If we start banning violent scenes, soon all that will be acceptable is the Angelus

Terror: Claiming to be influenced by violent films such as Inglourious Basterds is laughable
Friday August 28 2009
So, here's the deal. You've never had a violent impulse in your life, but you've just returned home after seeing Tarantino's über-violent Inglourious Basterds and now you're ready to stalk the streets looking for a German to scalp.
You've never been in trouble with the law, and have always been a good citizen, but when you go around to your mate's house, you start to play Grand Theft Auto -- and the thrill of the mandatory criminality is so great that you immediately go out, beat up a prostitute and steal a cop car so you can go on a joy ride.
Then, when you're bailed out from jail, you start to read the Bible to find some spiritual succour, but by the time you get to Deuteronomy 22:28-29 and read: "If a man happens to meet a virgin who is not pledged to be married and rapes her and they are discovered, he shall pay the girl's father 50 shekels of silver."
So, this is a new problem for you, after all, what is the current exchange rate between euro and Deuteronomy-era shekels?
All of the above examples are completely absurd, of course, and would be laughed out of any sensible conversation, article or court case.

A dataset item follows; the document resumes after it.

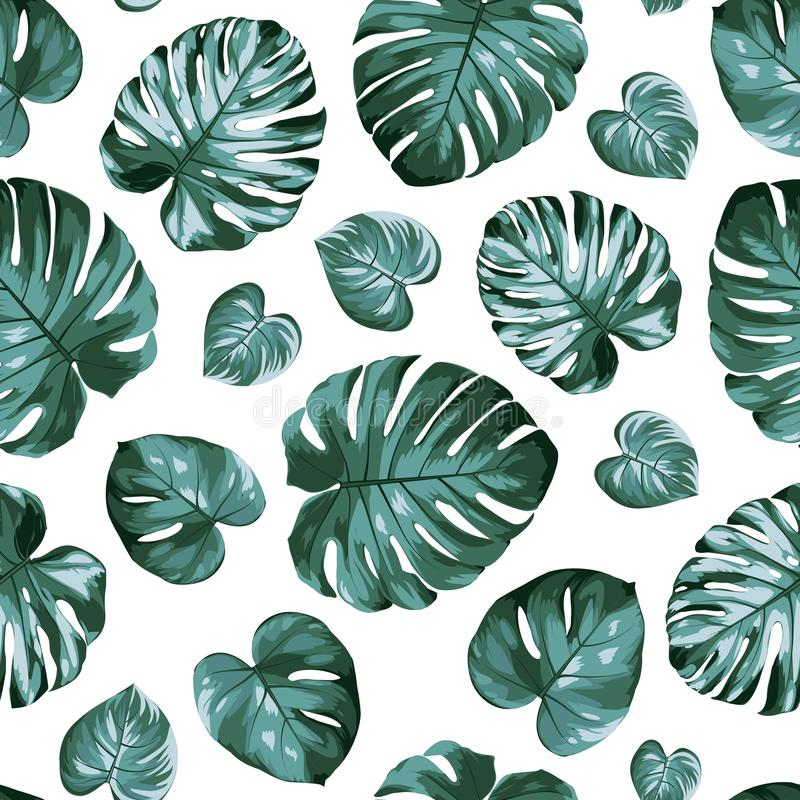La fente de philodendron de Monstera laisse à plante tropicale exotique le modèle sans couture Windowleaf vert-bleu sur le fond b illustration stock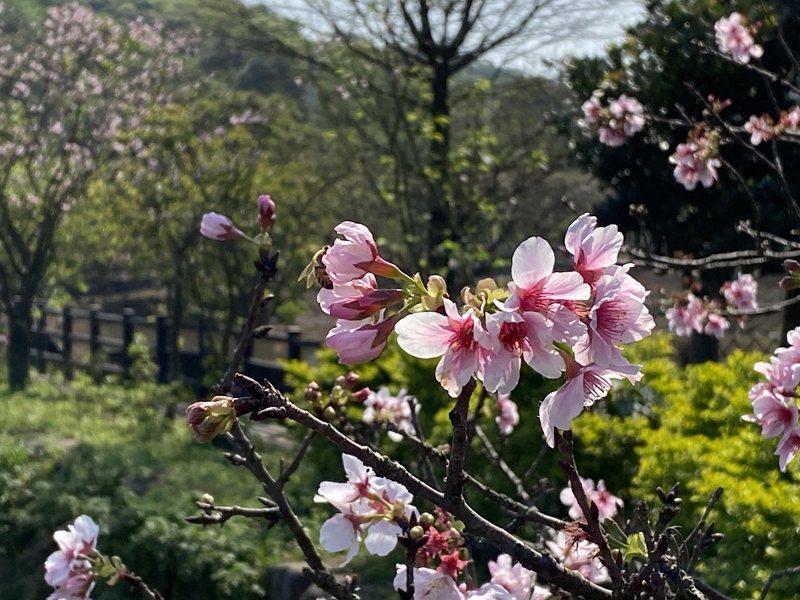 三芝區三生步道櫻花季接近尾聲,希望市集旁還有一塊蘿蔔田正好可以體驗採收。 圖/紅樹林有線電視提供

But none of that seems to apply to the latest grubby little film to get the chattering classes all hot and bothered.
Following on from last month's summer silly season sensation, Lars Von Trier's Antichrist, we have Killer Bitch, an apparently grubby little exploitation film starring, of all people, cage fighter Alex Reid -- who is better known for being the execrable Jordan's latest chew-toy.
The film seems to be a low-budget rip-off of the current vogue for torture-porn flicks like the Hostel and Saw franchises.
It features a young female TV presenter being kidnapped and forced to kill five people or else her own family will be slaughtered.
It seems fairly standard low-budget modern horror -- but it also features a rape scene in which the woman appears to ultimately start to enjoy being violated and this has completely outraged anti-rape campaigners.
So far, so tacky, tawdry and exploitative, and campaigners have gone into full turbo outrage mode.
In fact, according to one Criminal Justice expert: "There is something the matter with reinforcing dangerous rape myths".
"Violence and rape are not sexy -- and nor should they be portrayed as such. For women recovering from rape, these scenes are far from just entertainment."
And we now have the usual calls for the film to be banned in case it incites hordes of slavering men on to our streets like a bunch of horny Vikings, raping and pillaging simply because of a B movie with Jordan's boyfriend in it.
The movie has been described by that ubiquitous word, 'offensive'.
But what is genuinely offensive, and something which pisses off every single bloke I know, is this absurd notion we are so utterly Neanderthal that simply by watching a movie we lose control of all of our inhibitions and become a menace to the first woman we come across.
It's actually a classic case of reverse sexism, usually trotted out by anti-porn campaigners and militant feminists who want to blame men for everything.
And I'm sick of it.
After all, it's a bit much to brand half the population as all being potential sexual predators; and it's the kind of crass, insulting and totally bogus blanket judgement which merely diminishes their argument and would be considered completely unacceptable if it were, instead, levelled at woman.
And, even more insultingly, it seems to ignore the fact that every woman who suffers the trauma of rape will have a brother, a father, a boyfriend or a husband who will be there to try and support them.
So to try and say that these men are potentially as bad as the degenerate scumbag who committed the act shows a deep-rooted and not particularly well-hidden streak of misandry.
Campaigners also point out that victims of rape would find the scenes incredibly offensive and traumatic and could even trigger flashbacks.
On this instance, they are undoubtedly right.
After all, if you are faced with a re-enactment of the most horrible and terrifying moment of your whole life, then obviously it is going to bring up bad memories; maybe even memories you have tried to suppress.
Which is why it is probably better that you don't look at a film like this.
But by applying that logic, we should never show footage of 9/11, the Holocaust, the London bombings or anything else that had profoundly traumatic effects on people who were either there or lost loved ones.
If we are to start placing certain scenes and images, whether they are actuality or fictionalised, on a banned list, then we will soon end up in a situation where the only thing which will be deemed to be acceptable and non-offensive viewing will be the Angelus.
And people will get offended by that.
And, applying that logic, will we start retroactively banning films which feature similar content?
After all, we've been down this road before, going back as far as 1971 with Straw Dogs, when Susan George's character is raped and appears to start enjoying it and, even more graphically, there was that truly horrific and repellent rape scene in Man Bites Dog.
But that's the point of Straw Dogs and Man Bites Dog -- rape is meant to be truly horrific. It is meant to be repellent.
When it stops being such, then we as a society have lost our right to exist.
And trust me on this -- if you're the kind of sub human who could even abstractly consider such a grotesque invasion, some crappy picture won't send you over the edge.